[start of EXCERPTED PASSAGE]
# My second NPT



## Pendulum (Oct 13, 2014)

Hello people,

I'm Pendulum from Hungary, and this is my second natural planted tank. First was very succesfull in my eyes. (It was posted too in this forum around 2 years ago).

So, my next tank has this parameters: 91 liters(24gal), 2 x 24w T5 bulbs(2 x 880), soil is my own compost, mixed with little peat and JBL manado, and I covered with gravel substrate. I Don't use any artifical fertilizers, and no artifical CO2. Water changes in the first month was weekly, nowadays around in every 2 weeks.

The aquarium start was a bit difficult. The compost was too hot, and I could measure ammonia for around a month, and algae was growing rather than plants. Next time I mineralize or mix it with more inert material.

But after a month it stabilized, algae growth stopped, and plants started to grow very well.

This is the aquarium state at the moment.


----------



## DutchMuch (Apr 12, 2017)

nice tank!


----------



## carlsbl (Jun 26, 2017)

Very inspirational!


----------



## Z1234 (Oct 25, 2016)

Nice and healthy looking tank!


----------



## hoppycalif (Apr 7, 2005)

That is a very good looking aquascape! I would love to have that success.


----------



## Michael (Jul 20, 2010)

Lovely! Somehow I missed your thread back in May when you first posted.


----------



## dwalstad (Apr 14, 2006)

It's a beauty!! One does not see such loveliness every day. The vividly colored fish set off the plants very nicely.


----------



## Pendulum (Oct 13, 2014)

Here is a new picture of the tank. Thanks for the comments. 
Between the two picture I pruned at least 2-3 times, if I could not do this, the plants would be much more high(probably growing out of the tank  )
[end of EXCERPTED PASSAGE]
[start of INFORMATION SUPPLIED]
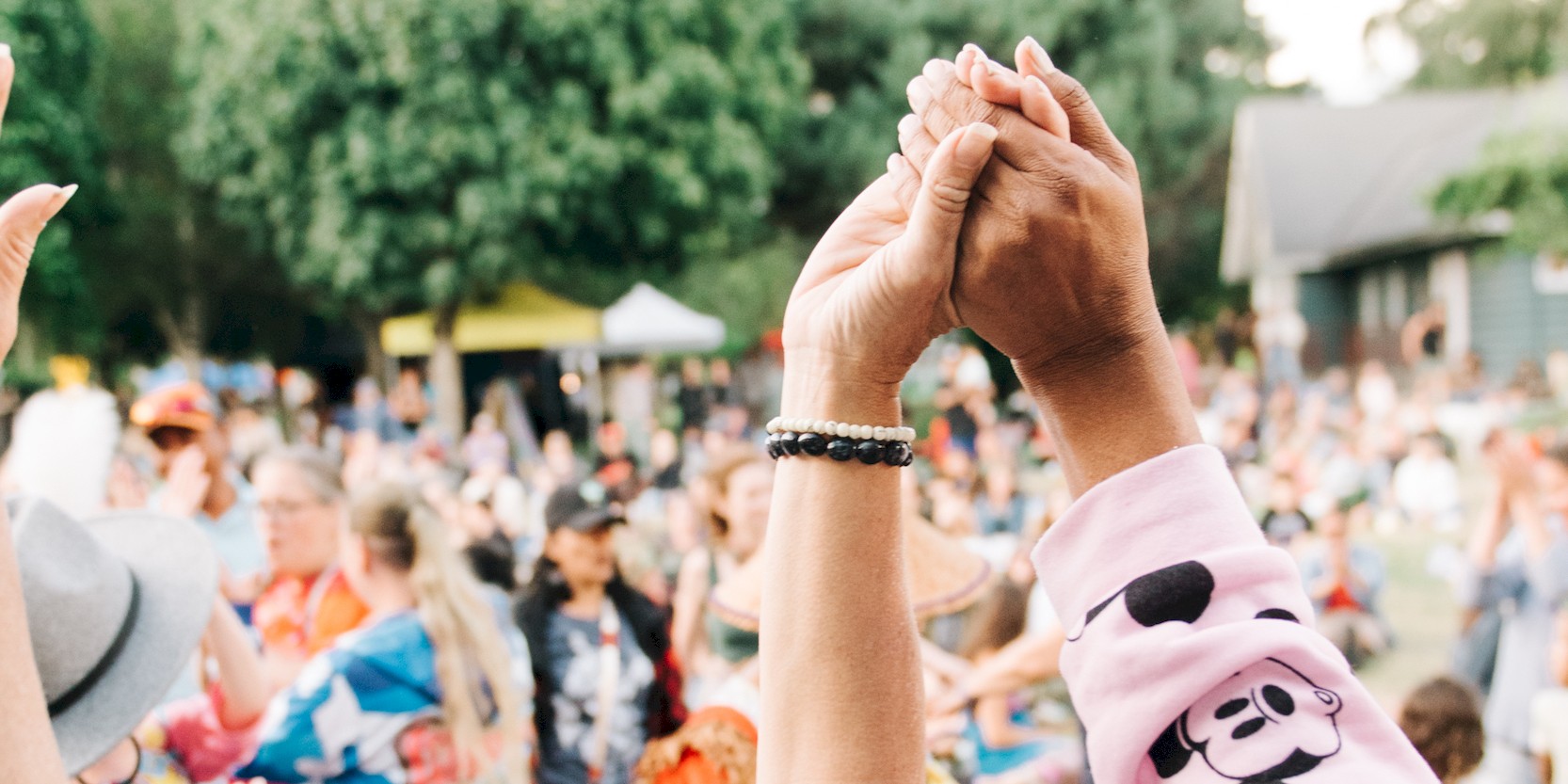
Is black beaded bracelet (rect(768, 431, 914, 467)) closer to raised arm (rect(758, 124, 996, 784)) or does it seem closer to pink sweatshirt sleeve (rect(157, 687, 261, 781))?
[end of INFORMATION SUPPLIED]
### [REQUIRED TASKS]
[a] Using the planted-tank thread, say whether each statement agrees with it, and answer yes or no with the deciding words quoted: (i) the tank is lit by two 24-watt T5 bulbs; (ii) the owner adds artificial CO2; (iii) water is still changed every week.
[b] List every distinct username that appears as a post header in the planted-tank thread.
[c] Output the passage of the planted-tank thread between "The aquarium start" and "at the moment.", inclusive.

### [ANSWERS TO EACH TASK]
[a]
(i) Yes: "2 x 24w T5 bulbs"
(ii) No: "no artifical CO2"
(iii) No: "nowadays around in every 2 weeks"

[b] Pendulum, DutchMuch, carlsbl, Z1234, hoppycalif, Michael, dwalstad

[c]
The aquarium start was a bit difficult. The compost was too hot, and I could measure ammonia for around a month, and algae was growing rather than plants. Next time I mineralize or mix it with more inert material.

But after a month it stabilized, algae growth stopped, and plants started to grow very well.

This is the aquarium state at the moment.